** begin PASSAGE GIVEN **
# Shoes



## slowhand (Jan 20, 2016)

With the rise in the polarity in "spikeless" shoes, I was wondering if a pair of astro-turf football trainers would be suitable for use in the summer months. I have a pair of Nike Tiempo (pictured) just sitting round the house, that have only been worn a handful of times, and was wondering if I could use them.




Thoughts? Are they allowed under the rules of golf? Are they suitable for tee and green, and would they give me the same level of stability as a pair of similar golf shoes?


----------



## patricks148 (Jan 20, 2016)

can't see why not. we have a guy at our place wears cricket shoes, not that he is a cricketer, just they were cheaper than golf shoes....cheapskate


----------



## Oddsocks (Jan 20, 2016)

Providing they are the dimples style as above they look no different to most of the spineless out there


----------



## Liverpoolphil (Jan 20, 2016)

They look like football shoes and think most would be able to see they look like football shoes - would expect a number of courses wouldn't allow them


----------



## One Planer (Jan 20, 2016)

Liverpoolphil said:



			They look like football shoes and think most would be able to see they look like football shoes - would expect a number of courses wouldn't allow them
		
Click to expand...

I don't get your point Phil

Most pairs of Adidas look like a normal training shoe.

Doesn't stop people wearing them to play golf in.


----------



## Liverpoolphil (Jan 20, 2016)

One Planer said:



			I don't get your point Phil

Most pairs of Adidas look like a normal training shoe.

Doesn't stop people wearing them to play golf in.
		
Click to expand...

But that doesn't look like a normal "trainjng shoe" - that looks like an Astro football shoe to me 

And the ones that people wear to golf are "golf shoes"


----------



## HomerJSimpson (Jan 20, 2016)

One Planer said:



			I don't get your point Phil

Most pairs of Adidas look like a normal training shoe.

Doesn't stop people wearing them to play golf in.
		
Click to expand...

I agree. There are a few models out there that look like trainers. I don't see these as being too much different and they certainly don't scream "astro turf football boots" to me. I imagine there will be some clubs that would ban them on principle but I reckon many wouldn't give them a second look


----------



## One Planer (Jan 20, 2016)

Liverpoolphil said:



			But that doesn't look like a normal "trainjng shoe" - that looks like an Astro football shoe to me 

And the ones that people wear to golf are "golf shoes"
		
Click to expand...

So do these look like golf shoes or trainers Phil?

http://www.clubhousegolf.co.uk/acat...Night-Marine-White-Solar-Yellow.html#SID=1994


----------



## Liverpoolphil (Jan 20, 2016)

One Planer said:



			So do these look like golf shoes or trainers Phil?

http://www.clubhousegolf.co.uk/acat...Night-Marine-White-Solar-Yellow.html#SID=1994

Click to expand...

They don't look like "Astro football boots" which is what I was saying the first picture was looking like - I know some golf shoes look like trainers - have some of them myself.

Bar the studs what is the difference between these and the ones in the OP


----------



## One Planer (Jan 20, 2016)

Liverpoolphil said:



			They don't look like "Astro football boots" which is what I was saying the first picture was looking like - I know some golf shoes look like trainers - have some of them myself.

Bar the studs what is the difference between these and the ones in the OP 

View attachment 18191

Click to expand...
** end PASSAGE GIVEN **
** begin SUPPLIED MATERIAL **
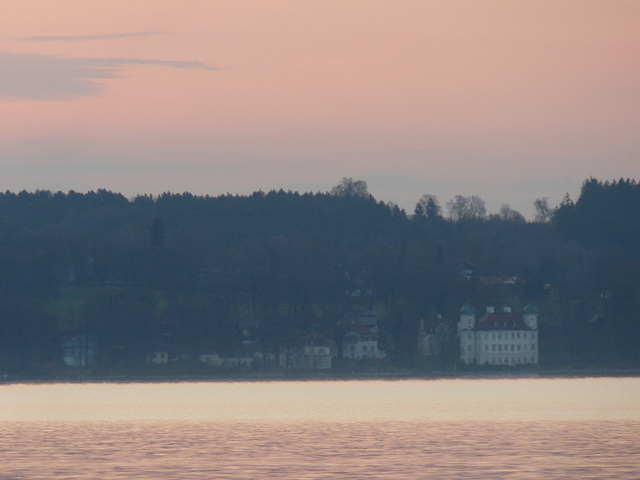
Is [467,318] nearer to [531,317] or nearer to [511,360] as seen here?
[511,360]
** end SUPPLIED MATERIAL **
DIRECTIVE: Repeat the shoe thread word for word, starting at "## slowhand (Jan" and ending at "could use them.". Please rely only on the shoe thread, not on the listing.

CORRECT RESULT:
## slowhand (Jan 20, 2016)

With the rise in the polarity in "spikeless" shoes, I was wondering if a pair of astro-turf football trainers would be suitable for use in the summer months. I have a pair of Nike Tiempo (pictured) just sitting round the house, that have only been worn a handful of times, and was wondering if I could use them.